Gluconeogenesis and protein compounds

Regulation of gluconeogenesis and glycolysis

You probably already understood that proteins themselves, and the amino acid compounds that make up their composition, take part in this process. During catabolic reactions, protein compounds are broken down into amino acid structures, which are then converted to pyruvate and other metabolites. All of these substances are called glycogenic and, in fact, are glucose precursors.
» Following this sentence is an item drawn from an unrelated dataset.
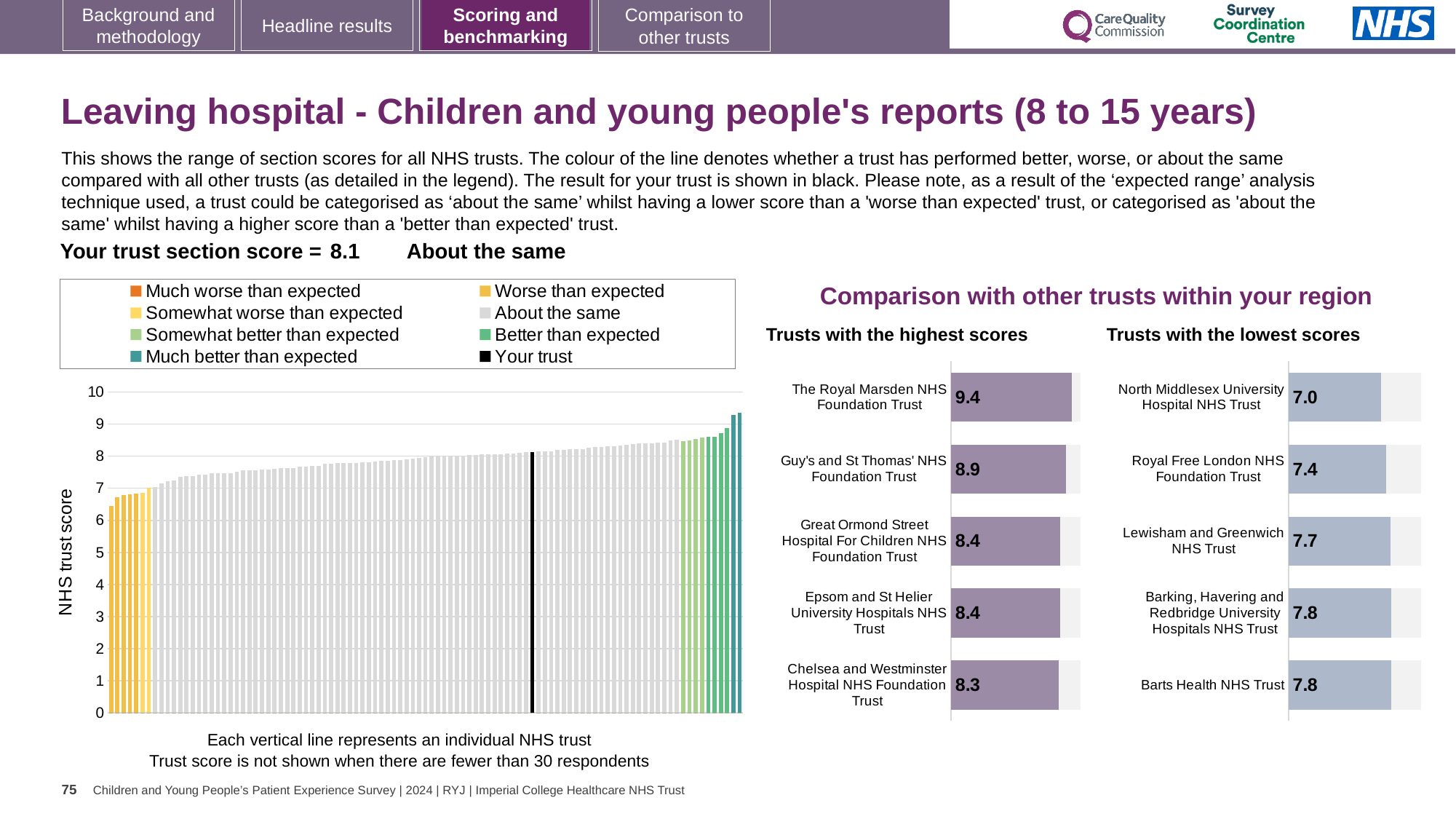
In the 'Trusts with the lowest scores' chart, what is the difference between the scores of Barts Health NHS Trust and North Middlesex University Hospital NHS Trust? 0.8 In the main 'NHS trust score' chart on the left, do the bar values rise or fall from left to right? rise In the 'Trusts with the highest scores' chart, what is the difference between the scores of The Royal Marsden NHS Foundation Trust and Chelsea and Westminster Hospital NHS Foundation Trust? 1.1 In the 'Trusts with the highest scores' chart, which has the higher score: Guy's and St Thomas' NHS Foundation Trust or Great Ormond Street Hospital For Children NHS Foundation Trust? Guy's and St Thomas' NHS Foundation Trust In the 'Trusts with the highest scores' chart, which trust has the highest score? The Royal Marsden NHS Foundation Trust How many trusts are shown in the 'Trusts with the lowest scores' chart? 5 In the 'Trusts with the highest scores' chart, what is the score for The Royal Marsden NHS Foundation Trust? 9.4 In the 'Trusts with the lowest scores' chart, what is the score for North Middlesex University Hospital NHS Trust? 7.0 In the 'Trusts with the lowest scores' chart, what is the score for Lewisham and Greenwich NHS Trust? 7.7 In the 'Trusts with the highest scores' chart, what is the score for Guy's and St Thomas' NHS Foundation Trust? 8.9 How many entries does the legend of the main 'NHS trust score' chart on the left list? 8 In the 'Trusts with the lowest scores' chart, which trust has the lowest score? North Middlesex University Hospital NHS Trust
There are fourteen such substances in total.Two more amino acid compounds - lysine and leucine - are involved in the synthesis of ketone bodies. For this reason, they are called ketones and do not participate in the gluconeogenesis reaction. Tryptophan, phenylalanine, isoleucine, and tyrosine can participate in the synthesis of glucose and ketone bodies, and they are called glycoketogenic.

Thus, 18 out of 20 amino acid compounds can take an active part in gluconeogenesis. It must also be said that about a third of all amino acid compounds that enter the liver are alanine. This is due to the fact that most amino acids are broken down to pyruvate, which in turn is converted to alanine.
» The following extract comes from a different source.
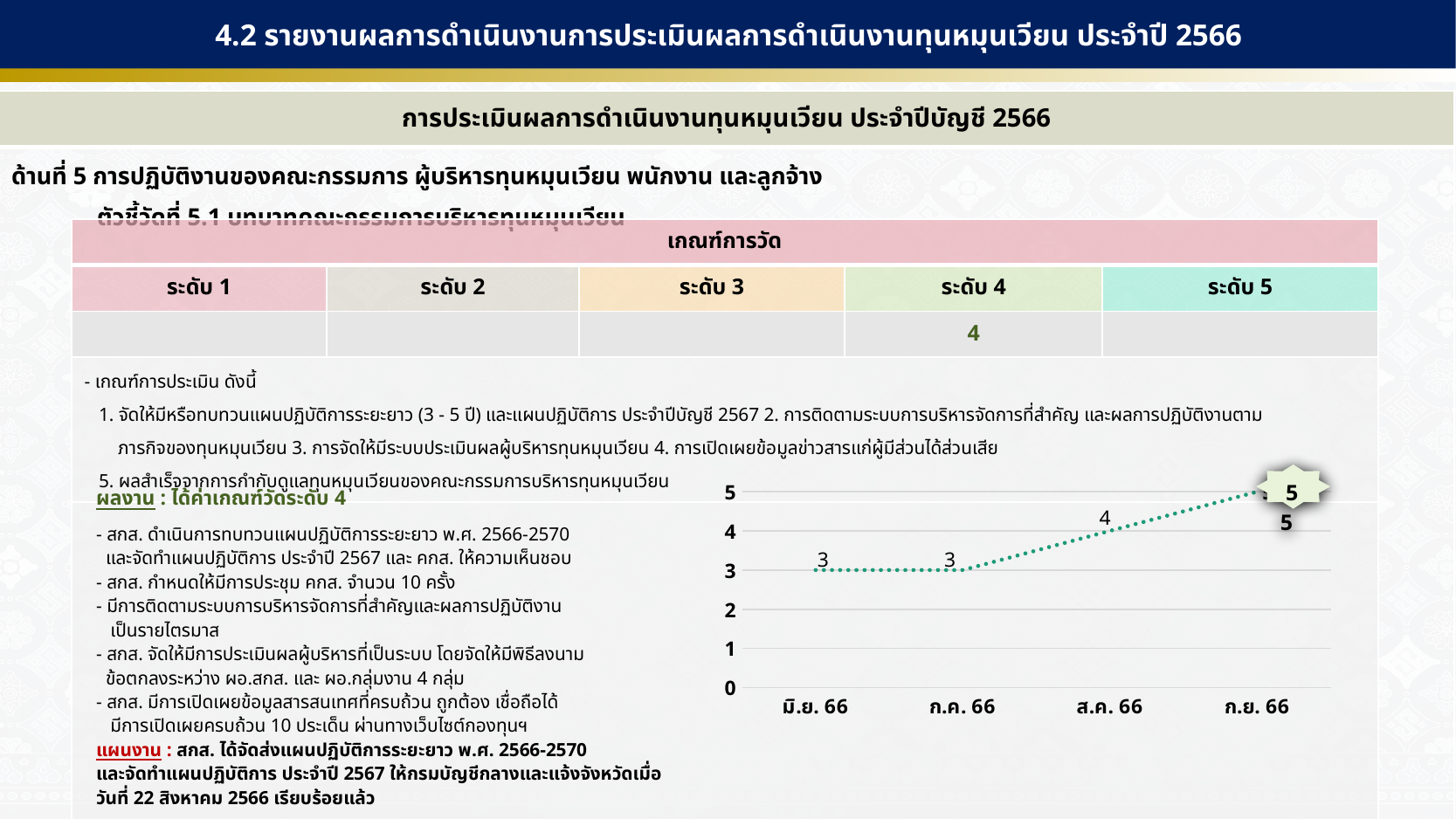
Which month has the highest value? ก.ย. 66 Which is larger, the value for ส.ค. 66 or the value for ก.ค. 66? ส.ค. 66 What is the value for ก.ค. 66? 3 What is the value for มิ.ย. 66? 3 Do the values rise or fall from มิ.ย. 66 to ก.ย. 66? rise What is the value for ส.ค. 66? 4 What is the value for ก.ย. 66? 5 What kind of chart is shown on the slide? line chart How many data points are plotted on the chart? 4 What is the highest tick value shown on the y axis? 5 What is the difference between the values for ก.ย. 66 and มิ.ย. 66? 2 What is the difference between the values for ส.ค. 66 and ก.ค. 66? 1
You must understand that catabolic reactions in the body are ongoing. During normal functioning of the body, about one hundred grams of amino acid compounds are split on average daily. If you use a low-carb nutrition program, the breakdown of amino acid compounds is much faster. The rate of this chemical reaction is regulated by hormones.

Gluconeogenesis and fats

Corey cycle diagram

Triglyceride (fat molecule) is an ester of glycerol, the molecules of which are linked by three fatty acid molecules. When triglyceride leaves the fat cell, it cannot enter the bloodstream. However, this becomes possible after lipolysis (the so-called fat burning), during which the triglyceride molecule is broken down into fatty acids and glycerol.

The lipolysis process takes place in the mitochondria of fat cells, where triglycerides are delivered by carnitine. When the molecules that previously made up triglyceride are in the blood, they can be used for energy if needed. Otherwise, these molecules are returned to other fat cells.

In the process of gluconeogenesis, only glycerol can take part, but not fatty acids. Until that moment. As this substance is converted to glucose, another transformation takes place with it. In turn, fatty acids can be used as an energy source for the heart and muscles.

Converting fats into glucose is a very laborious process, and besides, only one molecule out of four can participate in it. If fatty acids are unclaimed, they will return to the fat cells. It is easier for the body to obtain energy from protein compounds, and for this reason muscles are very vulnerable when using low-carb nutrition programs. This process can be slowed down by the use of AAS or by consuming a small portion of carbohydrates before training. If you take carbohydrates about half an hour or a little less before the start of the session, then insulin will not have time to be synthesized. For this reason, all glucose will be used up by the nervous system, red blood cells and the brain, thereby slowing down muscle breakdown.

Of course, low-carb nutrition programs are very effective in reducing fat. But you must remember that during the period of their use, the risk of losing muscle mass increases dramatically. To avoid this, you must make adjustments to your training process.